━━ Materials provided

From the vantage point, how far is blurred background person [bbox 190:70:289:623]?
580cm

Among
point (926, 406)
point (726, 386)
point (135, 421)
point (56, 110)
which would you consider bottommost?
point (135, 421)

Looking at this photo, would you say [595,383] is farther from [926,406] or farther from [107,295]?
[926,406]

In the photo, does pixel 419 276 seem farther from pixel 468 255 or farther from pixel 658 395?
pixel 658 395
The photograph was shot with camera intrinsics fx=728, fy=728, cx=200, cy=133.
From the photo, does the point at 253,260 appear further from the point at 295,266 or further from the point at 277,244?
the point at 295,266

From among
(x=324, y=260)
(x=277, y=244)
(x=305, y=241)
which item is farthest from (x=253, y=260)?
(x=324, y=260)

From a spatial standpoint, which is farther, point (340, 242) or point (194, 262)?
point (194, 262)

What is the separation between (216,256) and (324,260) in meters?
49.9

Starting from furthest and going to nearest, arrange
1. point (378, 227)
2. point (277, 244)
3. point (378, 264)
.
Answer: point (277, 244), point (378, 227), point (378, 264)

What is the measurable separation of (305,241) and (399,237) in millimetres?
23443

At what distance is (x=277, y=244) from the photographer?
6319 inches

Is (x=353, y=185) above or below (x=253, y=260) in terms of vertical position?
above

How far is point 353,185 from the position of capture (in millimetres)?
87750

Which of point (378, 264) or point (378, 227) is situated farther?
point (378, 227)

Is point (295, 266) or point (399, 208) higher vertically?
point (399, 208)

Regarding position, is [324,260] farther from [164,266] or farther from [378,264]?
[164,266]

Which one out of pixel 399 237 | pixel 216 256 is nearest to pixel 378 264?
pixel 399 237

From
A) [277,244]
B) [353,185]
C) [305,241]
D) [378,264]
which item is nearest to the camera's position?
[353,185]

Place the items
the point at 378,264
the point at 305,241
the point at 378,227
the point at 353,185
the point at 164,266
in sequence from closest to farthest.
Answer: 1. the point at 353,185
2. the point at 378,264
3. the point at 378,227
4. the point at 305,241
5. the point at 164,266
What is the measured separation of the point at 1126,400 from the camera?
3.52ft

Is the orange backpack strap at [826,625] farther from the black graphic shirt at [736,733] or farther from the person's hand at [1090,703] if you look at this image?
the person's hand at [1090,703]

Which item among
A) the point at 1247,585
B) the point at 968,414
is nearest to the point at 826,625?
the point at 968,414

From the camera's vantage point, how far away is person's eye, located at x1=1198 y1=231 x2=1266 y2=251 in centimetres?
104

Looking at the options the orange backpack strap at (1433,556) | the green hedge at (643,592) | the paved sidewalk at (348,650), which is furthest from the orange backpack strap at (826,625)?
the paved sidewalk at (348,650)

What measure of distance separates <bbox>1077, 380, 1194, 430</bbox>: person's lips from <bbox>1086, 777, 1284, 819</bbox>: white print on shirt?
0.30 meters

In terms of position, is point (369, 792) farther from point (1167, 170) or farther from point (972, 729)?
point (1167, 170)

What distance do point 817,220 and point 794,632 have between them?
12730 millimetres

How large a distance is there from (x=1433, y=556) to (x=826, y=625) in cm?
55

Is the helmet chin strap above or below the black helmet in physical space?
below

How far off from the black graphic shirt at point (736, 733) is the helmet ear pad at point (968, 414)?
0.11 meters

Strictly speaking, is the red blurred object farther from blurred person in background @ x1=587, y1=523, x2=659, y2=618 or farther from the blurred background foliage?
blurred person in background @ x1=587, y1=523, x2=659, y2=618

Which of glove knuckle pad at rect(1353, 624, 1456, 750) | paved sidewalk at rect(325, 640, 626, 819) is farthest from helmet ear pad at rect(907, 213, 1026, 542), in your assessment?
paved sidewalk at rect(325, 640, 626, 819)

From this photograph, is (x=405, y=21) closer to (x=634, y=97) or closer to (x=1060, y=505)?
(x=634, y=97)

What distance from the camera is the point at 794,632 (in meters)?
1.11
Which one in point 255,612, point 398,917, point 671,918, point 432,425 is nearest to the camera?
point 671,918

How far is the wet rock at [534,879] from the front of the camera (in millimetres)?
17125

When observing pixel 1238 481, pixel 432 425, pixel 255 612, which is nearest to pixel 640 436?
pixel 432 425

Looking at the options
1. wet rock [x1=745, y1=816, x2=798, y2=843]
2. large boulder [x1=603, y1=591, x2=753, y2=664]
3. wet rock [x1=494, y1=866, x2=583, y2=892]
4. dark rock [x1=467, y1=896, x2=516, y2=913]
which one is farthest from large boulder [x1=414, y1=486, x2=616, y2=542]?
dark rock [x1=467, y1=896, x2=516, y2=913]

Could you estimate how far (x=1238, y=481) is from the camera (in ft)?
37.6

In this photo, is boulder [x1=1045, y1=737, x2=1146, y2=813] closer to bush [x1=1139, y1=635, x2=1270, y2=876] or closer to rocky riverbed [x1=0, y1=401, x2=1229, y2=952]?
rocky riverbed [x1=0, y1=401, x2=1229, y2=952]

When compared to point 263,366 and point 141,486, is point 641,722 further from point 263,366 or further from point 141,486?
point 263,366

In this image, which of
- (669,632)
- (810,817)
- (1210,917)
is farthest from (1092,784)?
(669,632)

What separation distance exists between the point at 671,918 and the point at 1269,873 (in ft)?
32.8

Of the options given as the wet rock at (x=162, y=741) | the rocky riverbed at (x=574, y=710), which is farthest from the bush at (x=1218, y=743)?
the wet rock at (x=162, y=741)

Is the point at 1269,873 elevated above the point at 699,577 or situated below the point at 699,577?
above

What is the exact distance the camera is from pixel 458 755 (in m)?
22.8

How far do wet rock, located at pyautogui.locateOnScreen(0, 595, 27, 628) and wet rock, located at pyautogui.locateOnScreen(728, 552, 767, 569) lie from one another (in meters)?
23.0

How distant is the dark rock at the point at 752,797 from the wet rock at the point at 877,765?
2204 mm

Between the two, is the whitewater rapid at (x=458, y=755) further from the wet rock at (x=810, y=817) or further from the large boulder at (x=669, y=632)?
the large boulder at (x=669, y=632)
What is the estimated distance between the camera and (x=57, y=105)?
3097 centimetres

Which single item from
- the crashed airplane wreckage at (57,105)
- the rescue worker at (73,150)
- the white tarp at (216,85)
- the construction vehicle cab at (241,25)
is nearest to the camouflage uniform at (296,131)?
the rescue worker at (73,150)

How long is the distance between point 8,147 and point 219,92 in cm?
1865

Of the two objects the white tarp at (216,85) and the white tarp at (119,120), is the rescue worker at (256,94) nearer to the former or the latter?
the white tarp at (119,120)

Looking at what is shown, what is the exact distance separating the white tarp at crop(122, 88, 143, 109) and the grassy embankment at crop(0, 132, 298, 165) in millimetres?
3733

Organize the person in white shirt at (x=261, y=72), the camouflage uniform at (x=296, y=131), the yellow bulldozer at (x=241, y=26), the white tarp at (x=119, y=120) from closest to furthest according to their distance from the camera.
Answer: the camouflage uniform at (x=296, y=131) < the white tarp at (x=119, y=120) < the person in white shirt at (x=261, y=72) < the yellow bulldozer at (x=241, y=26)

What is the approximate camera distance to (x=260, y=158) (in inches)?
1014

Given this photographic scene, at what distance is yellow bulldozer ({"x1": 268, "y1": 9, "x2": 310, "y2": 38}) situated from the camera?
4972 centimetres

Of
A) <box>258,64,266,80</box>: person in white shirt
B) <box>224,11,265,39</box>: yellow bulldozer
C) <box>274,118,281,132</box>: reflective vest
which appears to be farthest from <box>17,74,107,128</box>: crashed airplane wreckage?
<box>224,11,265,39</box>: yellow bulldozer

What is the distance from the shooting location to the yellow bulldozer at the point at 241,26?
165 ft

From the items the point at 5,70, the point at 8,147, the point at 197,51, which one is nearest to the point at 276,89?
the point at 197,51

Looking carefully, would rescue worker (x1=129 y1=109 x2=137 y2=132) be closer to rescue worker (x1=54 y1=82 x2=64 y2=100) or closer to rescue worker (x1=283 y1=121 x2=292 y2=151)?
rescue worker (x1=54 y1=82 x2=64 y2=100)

━━━━

Given request -> Extract the rows verbatim, starting at the line containing "How far is point" and ending at the line containing "5. the point at 164,266", with both of those lines included.

Task solution ->
How far is point 353,185 from the position of capture (in millimetres)?
87750

Which of point (378, 264) or point (378, 227) is situated farther?
point (378, 227)

Is point (295, 266) or point (399, 208) higher vertically?
point (399, 208)

Regarding position, is [324,260] farther from [164,266] or farther from [378,264]?
[164,266]

Which one out of pixel 399 237 | pixel 216 256 is nearest to pixel 378 264?
pixel 399 237

From
A) [277,244]
B) [353,185]
C) [305,241]
D) [378,264]
which item is nearest to the camera's position?
[353,185]

Place the items
the point at 378,264
the point at 305,241
the point at 378,227
the point at 353,185
the point at 164,266
in sequence from closest to farthest.
Answer: 1. the point at 353,185
2. the point at 378,264
3. the point at 378,227
4. the point at 305,241
5. the point at 164,266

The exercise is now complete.